**DIRECTIONS:** Rewrite all the records below, replacing "closest" with "nearest" everywhere and leaving the rest unchanged.

**DATA ENTRIES:**
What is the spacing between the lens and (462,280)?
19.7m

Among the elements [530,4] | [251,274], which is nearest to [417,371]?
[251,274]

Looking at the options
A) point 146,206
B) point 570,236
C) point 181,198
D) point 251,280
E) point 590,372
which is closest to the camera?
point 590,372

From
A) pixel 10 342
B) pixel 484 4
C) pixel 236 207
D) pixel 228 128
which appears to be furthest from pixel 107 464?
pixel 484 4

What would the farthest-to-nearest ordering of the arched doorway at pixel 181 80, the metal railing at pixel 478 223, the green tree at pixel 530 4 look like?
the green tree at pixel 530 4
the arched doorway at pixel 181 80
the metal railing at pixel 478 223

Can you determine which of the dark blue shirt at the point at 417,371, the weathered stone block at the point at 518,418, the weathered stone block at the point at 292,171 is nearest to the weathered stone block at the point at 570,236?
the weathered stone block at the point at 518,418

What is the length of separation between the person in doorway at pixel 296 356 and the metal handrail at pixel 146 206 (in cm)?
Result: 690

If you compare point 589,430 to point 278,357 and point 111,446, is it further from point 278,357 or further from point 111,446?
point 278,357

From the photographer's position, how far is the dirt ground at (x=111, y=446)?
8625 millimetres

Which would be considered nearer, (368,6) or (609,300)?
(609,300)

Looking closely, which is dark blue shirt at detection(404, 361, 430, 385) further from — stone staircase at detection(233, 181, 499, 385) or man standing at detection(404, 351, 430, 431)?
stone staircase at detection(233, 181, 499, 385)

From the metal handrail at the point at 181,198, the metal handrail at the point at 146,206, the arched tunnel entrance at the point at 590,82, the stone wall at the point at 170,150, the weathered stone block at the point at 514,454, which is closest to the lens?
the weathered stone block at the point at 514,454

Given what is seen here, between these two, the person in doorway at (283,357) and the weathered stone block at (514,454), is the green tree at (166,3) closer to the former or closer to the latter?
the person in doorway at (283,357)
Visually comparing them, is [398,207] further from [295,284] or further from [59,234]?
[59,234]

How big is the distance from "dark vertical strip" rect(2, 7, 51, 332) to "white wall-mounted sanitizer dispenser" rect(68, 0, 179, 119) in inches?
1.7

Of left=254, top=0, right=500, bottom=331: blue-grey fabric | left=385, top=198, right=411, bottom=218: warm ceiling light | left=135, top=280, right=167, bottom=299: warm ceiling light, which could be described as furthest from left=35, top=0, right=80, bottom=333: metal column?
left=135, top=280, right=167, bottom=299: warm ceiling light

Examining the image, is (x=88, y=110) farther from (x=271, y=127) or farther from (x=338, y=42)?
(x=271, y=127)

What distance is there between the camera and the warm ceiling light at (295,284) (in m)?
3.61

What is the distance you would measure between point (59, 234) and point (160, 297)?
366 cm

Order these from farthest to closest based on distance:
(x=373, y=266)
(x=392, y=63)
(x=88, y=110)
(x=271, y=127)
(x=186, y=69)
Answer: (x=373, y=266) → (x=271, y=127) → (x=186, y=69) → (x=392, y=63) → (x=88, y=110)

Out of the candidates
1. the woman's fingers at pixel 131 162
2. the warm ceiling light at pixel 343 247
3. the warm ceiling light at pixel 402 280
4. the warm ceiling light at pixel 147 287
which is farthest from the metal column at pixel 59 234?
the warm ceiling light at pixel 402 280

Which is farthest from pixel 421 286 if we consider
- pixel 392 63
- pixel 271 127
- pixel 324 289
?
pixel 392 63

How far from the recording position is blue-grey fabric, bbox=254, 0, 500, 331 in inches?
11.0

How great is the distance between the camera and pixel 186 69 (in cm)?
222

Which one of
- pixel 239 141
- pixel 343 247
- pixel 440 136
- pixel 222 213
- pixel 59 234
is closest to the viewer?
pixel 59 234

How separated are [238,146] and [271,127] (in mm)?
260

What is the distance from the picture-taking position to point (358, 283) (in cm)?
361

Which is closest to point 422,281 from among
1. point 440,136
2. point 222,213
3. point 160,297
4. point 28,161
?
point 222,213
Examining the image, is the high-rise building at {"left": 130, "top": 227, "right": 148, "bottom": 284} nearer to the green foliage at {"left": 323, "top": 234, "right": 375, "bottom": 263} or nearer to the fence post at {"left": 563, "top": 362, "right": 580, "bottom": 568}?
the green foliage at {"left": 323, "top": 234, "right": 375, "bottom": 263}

**REPLY TO THE TASK:**
What is the spacing between the lens and (462,280)?
19.7m

Among the elements [530,4] | [251,274], which is nearest to [417,371]?
[251,274]

Looking at the options
A) point 146,206
B) point 570,236
C) point 181,198
D) point 251,280
E) point 590,372
which is nearest to the camera?
point 590,372

From
A) pixel 10 342
B) pixel 484 4
C) pixel 236 207
D) pixel 228 128
which appears to be furthest from pixel 107 464?
pixel 484 4

What would the farthest-to-nearest ordering of the arched doorway at pixel 181 80, the metal railing at pixel 478 223, the green tree at pixel 530 4 look like?
the green tree at pixel 530 4
the arched doorway at pixel 181 80
the metal railing at pixel 478 223

Can you determine which of the dark blue shirt at the point at 417,371, the weathered stone block at the point at 518,418, the weathered stone block at the point at 292,171 is nearest to the weathered stone block at the point at 570,236?
the weathered stone block at the point at 518,418

What is the length of separation between the person in doorway at pixel 296 356 and the metal handrail at pixel 146 206 (in cm)?
Result: 690

If you compare point 589,430 to point 278,357 and point 111,446, is it further from point 278,357 or further from point 111,446?
point 278,357

From the photographer's position, how far is the dirt ground at (x=111, y=446)?
8625 millimetres

Which would be considered nearer, (368,6) or (609,300)?
(609,300)

Looking closely, which is dark blue shirt at detection(404, 361, 430, 385) further from — stone staircase at detection(233, 181, 499, 385) or man standing at detection(404, 351, 430, 431)?
stone staircase at detection(233, 181, 499, 385)

From the metal handrail at the point at 181,198, the metal handrail at the point at 146,206, the arched tunnel entrance at the point at 590,82, the stone wall at the point at 170,150, the weathered stone block at the point at 514,454, which is nearest to the lens?
the weathered stone block at the point at 514,454

Given what is seen here, between these two, the person in doorway at (283,357) and the weathered stone block at (514,454), is the green tree at (166,3) closer to the former or closer to the latter?
the person in doorway at (283,357)
Visually comparing them, is [398,207] further from [295,284] or further from [59,234]?
[59,234]

How big is the distance from "dark vertical strip" rect(2, 7, 51, 332) to "white wall-mounted sanitizer dispenser" rect(68, 0, 179, 119) in inches?
1.7

Of left=254, top=0, right=500, bottom=331: blue-grey fabric | left=385, top=198, right=411, bottom=218: warm ceiling light | left=135, top=280, right=167, bottom=299: warm ceiling light, which could be described as furthest from left=35, top=0, right=80, bottom=333: metal column?
left=135, top=280, right=167, bottom=299: warm ceiling light

Examining the image, is (x=88, y=110) farther from (x=271, y=127) or farther from (x=338, y=42)?
(x=271, y=127)

What distance is there between the camera and the warm ceiling light at (295,284) (in m)?
3.61

What is the distance you would measure between point (59, 234) and point (160, 297)?
366 cm

Order these from farthest to nearest based on distance:
(x=373, y=266)
(x=392, y=63)
(x=88, y=110)
(x=271, y=127)
(x=186, y=69)
Answer: (x=373, y=266) → (x=271, y=127) → (x=186, y=69) → (x=392, y=63) → (x=88, y=110)

Out of the candidates
1. the woman's fingers at pixel 131 162
2. the warm ceiling light at pixel 343 247
3. the warm ceiling light at pixel 402 280
4. the warm ceiling light at pixel 147 287
which is farthest from the metal column at pixel 59 234?
the warm ceiling light at pixel 402 280

Which is farthest from pixel 421 286 if we consider
- pixel 392 63
- pixel 271 127
- pixel 324 289
?
pixel 392 63

How far from the recording position is blue-grey fabric, bbox=254, 0, 500, 331 in inches?
11.0

How great is the distance between the camera and pixel 186 69 (in cm)?
222

Which one of
- pixel 239 141
- pixel 343 247
- pixel 440 136
- pixel 222 213
- pixel 59 234
is nearest to the viewer?
pixel 59 234

How separated are [238,146] and [271,127] (in mm)?
260

What is the distance from the picture-taking position to point (358, 283) (in cm)?
361

Which is nearest to point 422,281 from among
1. point 440,136
2. point 222,213
3. point 160,297
4. point 28,161
?
point 222,213
Examining the image, is the high-rise building at {"left": 130, "top": 227, "right": 148, "bottom": 284} nearer to the green foliage at {"left": 323, "top": 234, "right": 375, "bottom": 263} or nearer to the fence post at {"left": 563, "top": 362, "right": 580, "bottom": 568}?
the green foliage at {"left": 323, "top": 234, "right": 375, "bottom": 263}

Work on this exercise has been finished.